Exercise objective: Copy out all the lines of the data that hold the word "scientific".

Excerpted records:
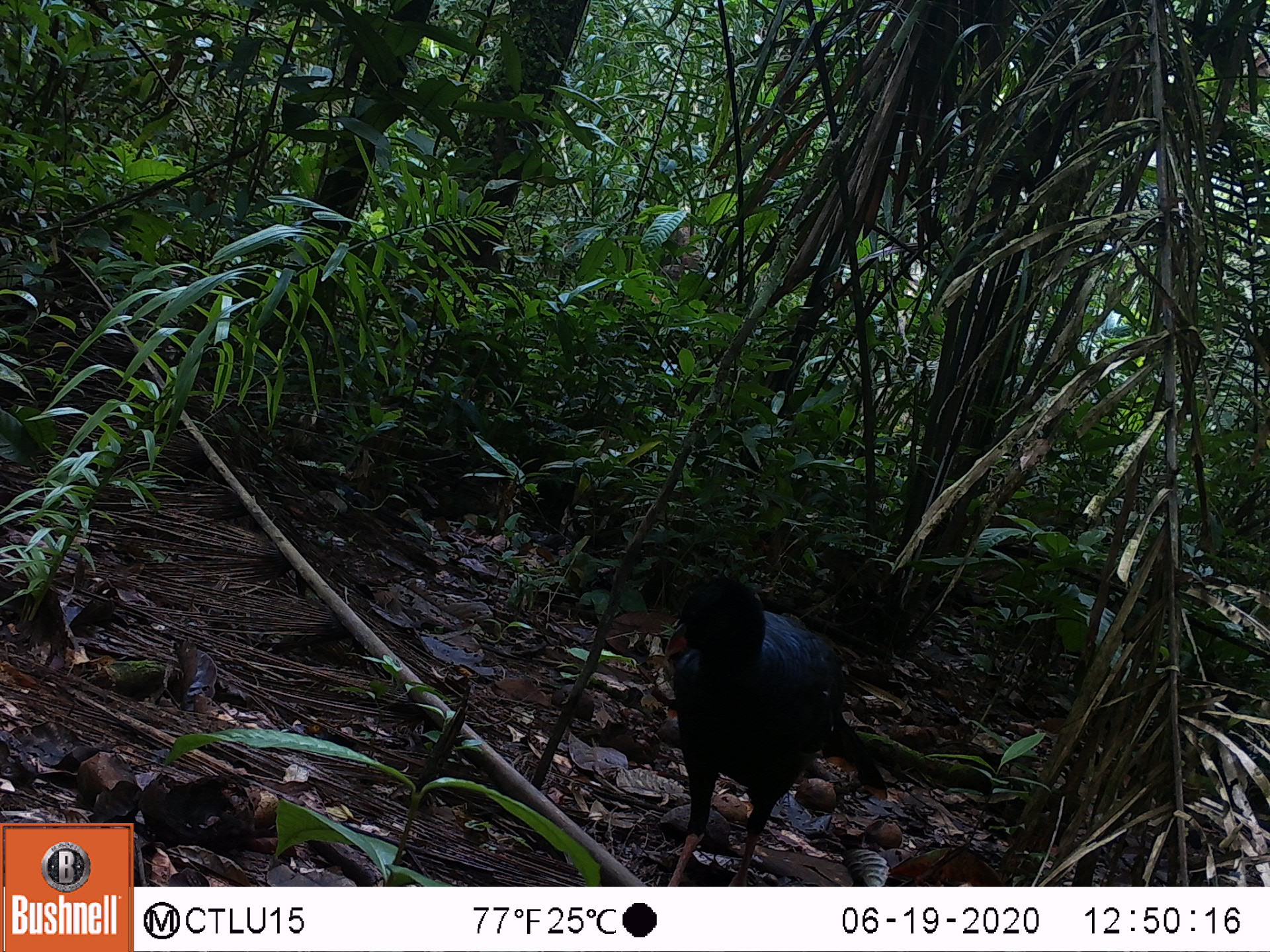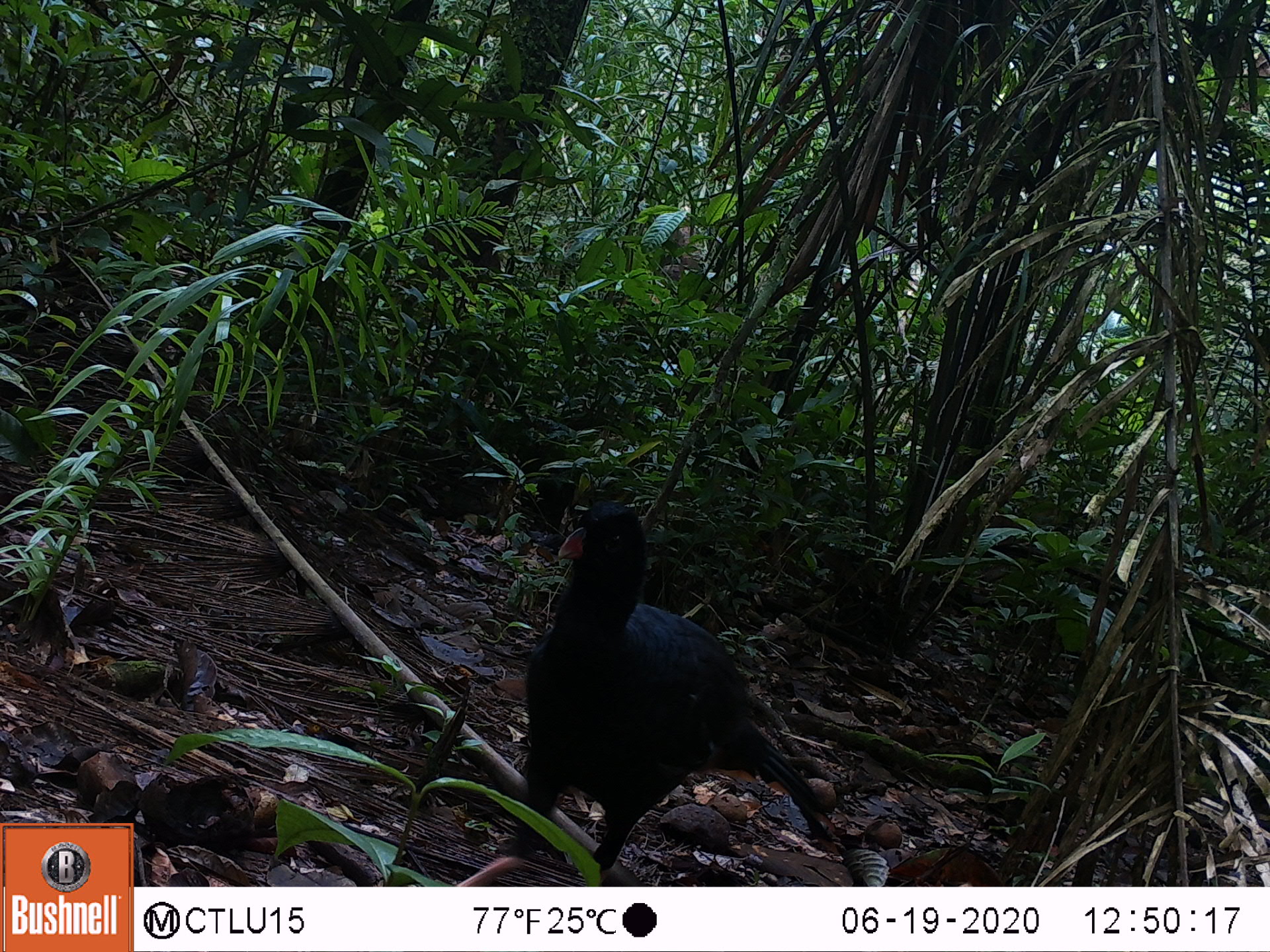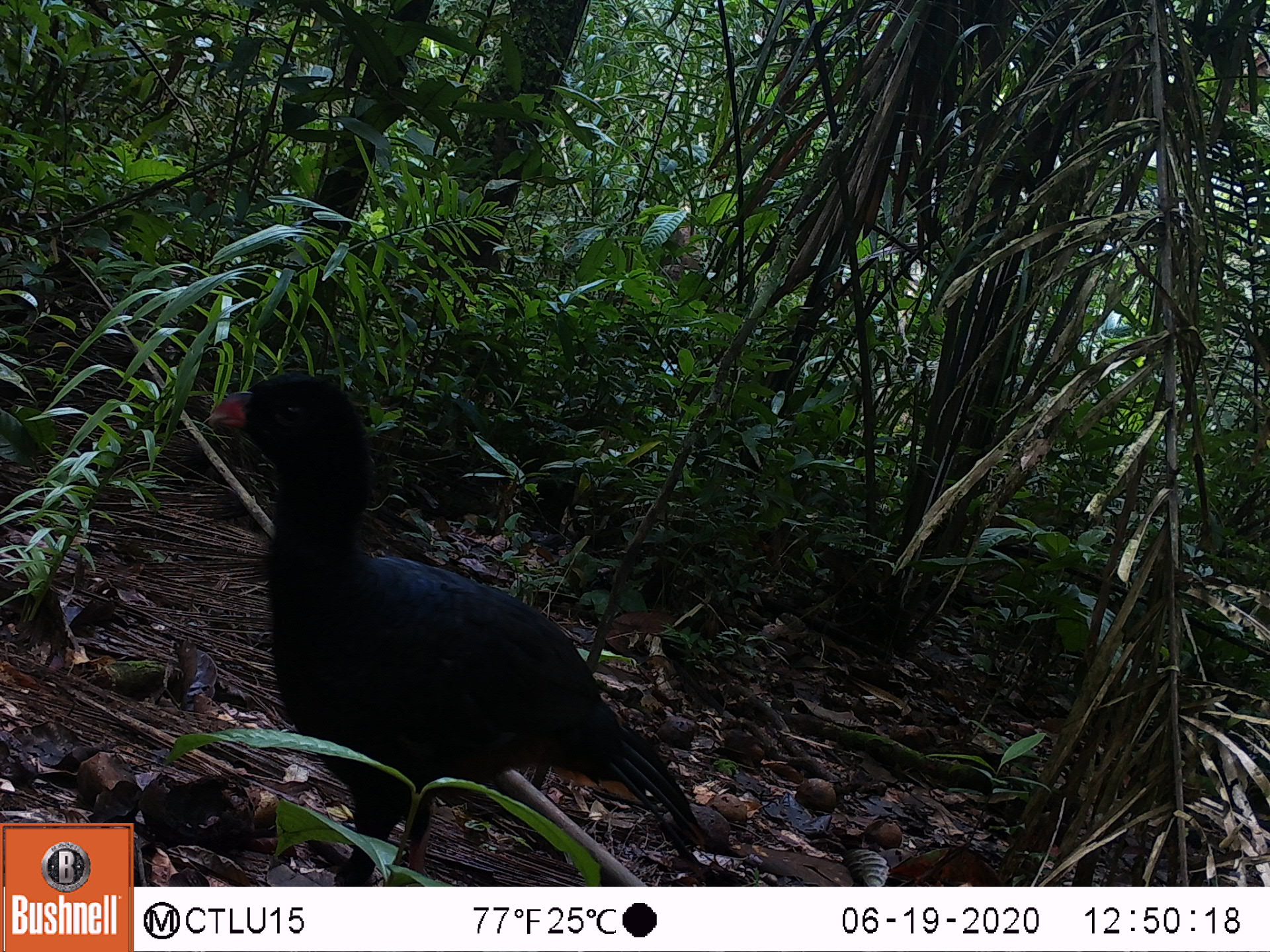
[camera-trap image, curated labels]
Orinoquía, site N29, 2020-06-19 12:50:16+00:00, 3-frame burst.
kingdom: Animalia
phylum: Chordata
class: Aves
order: Galliformes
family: Cracidae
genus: Mitu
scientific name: Mitu salvini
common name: salvin's currasow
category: salvins curassow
Salvins curassow (salvin's currasow) (Mitu salvini).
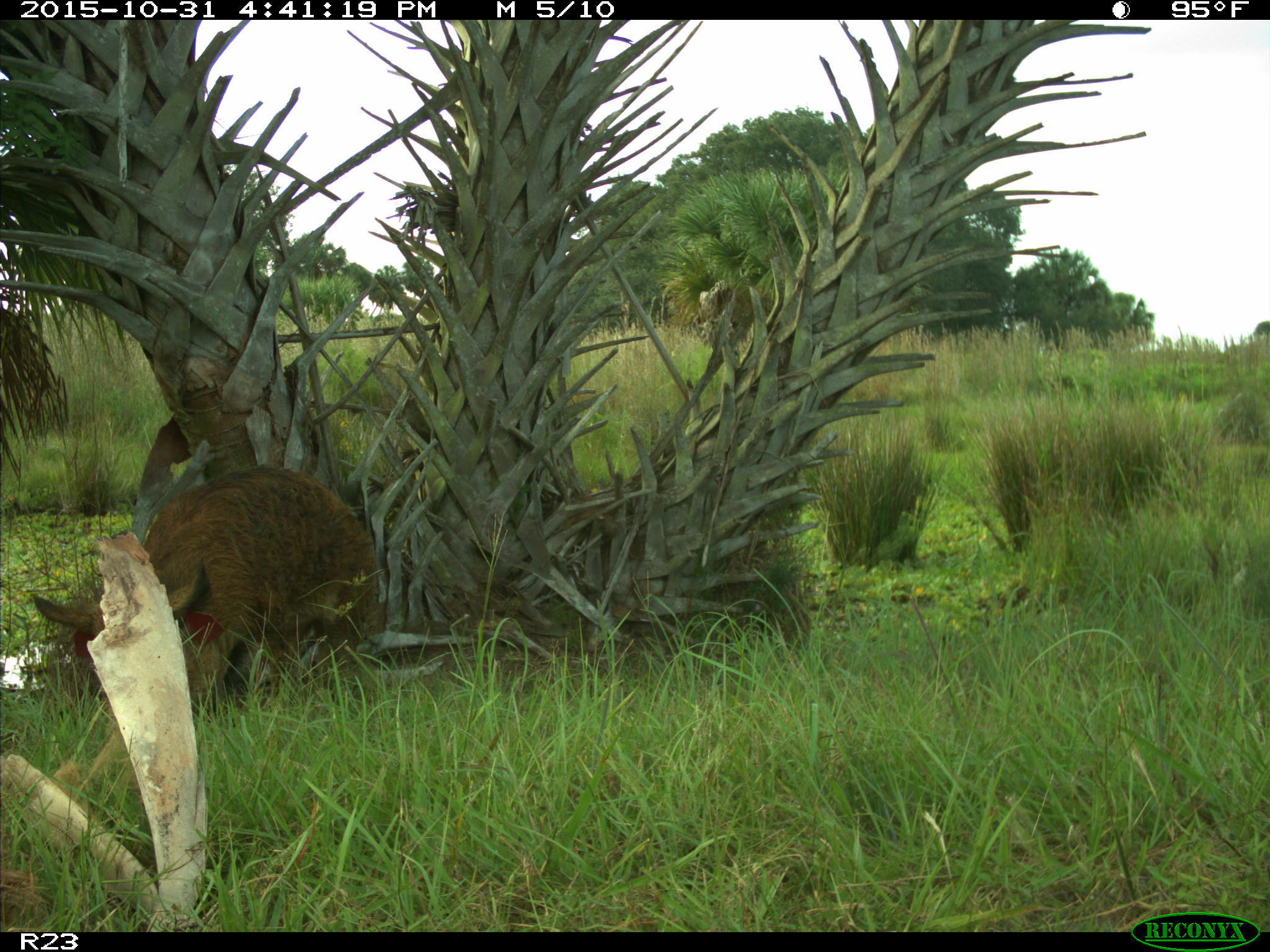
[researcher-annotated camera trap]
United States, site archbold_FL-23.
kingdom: Animalia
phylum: Chordata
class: Mammalia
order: Artiodactyla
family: Suidae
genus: Sus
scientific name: Sus scrofa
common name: wild boar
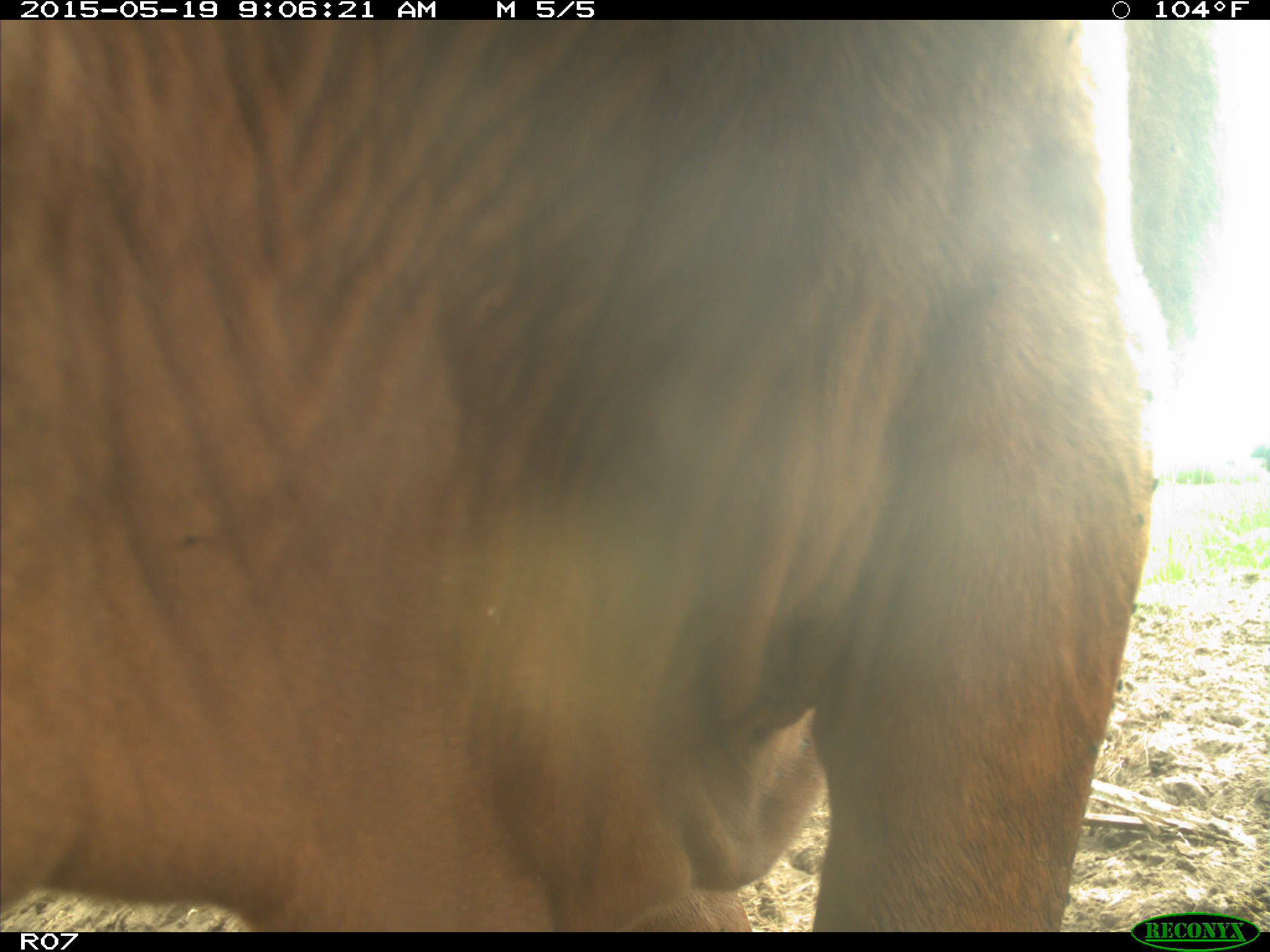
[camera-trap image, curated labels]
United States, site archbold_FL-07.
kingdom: Animalia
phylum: Chordata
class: Mammalia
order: Artiodactyla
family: Bovidae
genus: Bos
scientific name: Bos taurus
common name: domestic cow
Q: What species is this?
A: Bos taurus (domestic cow).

Result of this task:
scientific name: Mitu salvini
scientific name: Sus scrofa
scientific name: Bos taurus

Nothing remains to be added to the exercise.